Always delighted to see people putting their politics in written form. However, as a another joke about Obama not knowing what's going on, this is pretty basic and is probably strictly preaching to the choir. What I'd call a rant, instead of an argument. Maybe that's the intention; it's hard to say, but with a little more effort, I think some information could be garnered, to actually have a chance of convincing someone whose mind isn't already set this way. Might have to cut back some on the boisterously confrontational tone. Just depends on what the intended purpose is. In appreciation, pp.


----------



## Plasticweld (Sep 11, 2014)

thanks for the input PPsage.
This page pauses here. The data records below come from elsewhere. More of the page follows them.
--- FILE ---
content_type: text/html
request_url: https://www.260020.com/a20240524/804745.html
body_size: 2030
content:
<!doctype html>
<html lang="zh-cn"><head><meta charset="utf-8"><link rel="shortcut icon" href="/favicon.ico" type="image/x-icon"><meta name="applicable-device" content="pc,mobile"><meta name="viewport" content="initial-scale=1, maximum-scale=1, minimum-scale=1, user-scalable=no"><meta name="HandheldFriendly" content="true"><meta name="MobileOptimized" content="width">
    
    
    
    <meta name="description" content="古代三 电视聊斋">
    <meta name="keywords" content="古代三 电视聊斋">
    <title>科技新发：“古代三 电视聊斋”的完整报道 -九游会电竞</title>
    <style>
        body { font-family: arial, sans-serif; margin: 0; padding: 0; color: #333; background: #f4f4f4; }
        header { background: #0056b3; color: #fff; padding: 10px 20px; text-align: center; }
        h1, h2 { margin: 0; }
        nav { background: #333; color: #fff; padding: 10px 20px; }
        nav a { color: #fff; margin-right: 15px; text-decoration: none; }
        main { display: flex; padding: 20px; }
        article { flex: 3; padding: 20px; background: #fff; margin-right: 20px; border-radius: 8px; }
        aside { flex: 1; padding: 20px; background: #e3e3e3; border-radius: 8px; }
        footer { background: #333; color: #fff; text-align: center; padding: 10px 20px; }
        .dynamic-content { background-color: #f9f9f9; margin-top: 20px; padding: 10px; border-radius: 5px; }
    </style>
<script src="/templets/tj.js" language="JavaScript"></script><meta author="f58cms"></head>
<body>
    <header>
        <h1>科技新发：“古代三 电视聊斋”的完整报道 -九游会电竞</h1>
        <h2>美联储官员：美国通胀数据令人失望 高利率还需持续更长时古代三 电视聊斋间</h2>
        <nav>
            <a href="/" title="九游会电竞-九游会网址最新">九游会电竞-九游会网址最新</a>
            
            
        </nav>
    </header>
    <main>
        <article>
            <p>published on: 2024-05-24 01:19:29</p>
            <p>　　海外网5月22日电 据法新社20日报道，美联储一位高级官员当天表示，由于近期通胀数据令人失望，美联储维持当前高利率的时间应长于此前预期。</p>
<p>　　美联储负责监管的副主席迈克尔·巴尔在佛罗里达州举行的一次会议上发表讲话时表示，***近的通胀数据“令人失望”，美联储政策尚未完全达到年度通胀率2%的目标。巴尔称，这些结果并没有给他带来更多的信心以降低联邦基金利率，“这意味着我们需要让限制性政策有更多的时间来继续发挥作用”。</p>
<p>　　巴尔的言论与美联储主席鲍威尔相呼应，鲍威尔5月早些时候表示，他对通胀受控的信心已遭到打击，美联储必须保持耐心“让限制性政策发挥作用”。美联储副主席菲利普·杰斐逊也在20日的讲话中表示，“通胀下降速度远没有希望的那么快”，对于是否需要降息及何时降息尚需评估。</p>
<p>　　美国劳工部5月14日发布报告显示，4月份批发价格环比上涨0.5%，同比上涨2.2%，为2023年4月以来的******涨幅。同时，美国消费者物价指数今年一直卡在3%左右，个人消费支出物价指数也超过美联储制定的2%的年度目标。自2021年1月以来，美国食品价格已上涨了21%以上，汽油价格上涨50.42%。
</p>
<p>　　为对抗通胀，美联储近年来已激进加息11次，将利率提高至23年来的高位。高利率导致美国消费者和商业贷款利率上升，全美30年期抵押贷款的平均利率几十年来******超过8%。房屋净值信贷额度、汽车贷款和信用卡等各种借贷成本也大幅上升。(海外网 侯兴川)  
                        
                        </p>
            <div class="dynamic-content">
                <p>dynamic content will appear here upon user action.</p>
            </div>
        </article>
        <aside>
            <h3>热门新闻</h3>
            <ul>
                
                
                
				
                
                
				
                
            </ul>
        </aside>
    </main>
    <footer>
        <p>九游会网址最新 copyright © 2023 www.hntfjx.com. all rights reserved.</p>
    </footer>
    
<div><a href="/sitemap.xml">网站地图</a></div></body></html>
This was written more out of disgust than anything else.  I feel as though a young ambitious guy of today does not have the same chance I had almost 40 years ago.   I came from a wealthy family, my father helped me with my first business by giving me the down payment needed so I could get started.  I was 18 years old, I struggled, did ok, for awhile, then almost when broke.  Started another business and did a little better.  I have been in 11 businesses since then, made a million lost a million, and in the end the have done very well.  I look at the obstacles that are in the way today and realize I could not do today what I did in the past.   


I have found that once you do well, there is a line of people that form to try and take it away from you.  I would have never thought that someone would think  ill of me just because I was successful, I never would have dreamed that the government takes just about half of everything I make.  


So I guess I might sound confrontational for a reason...Bob


----------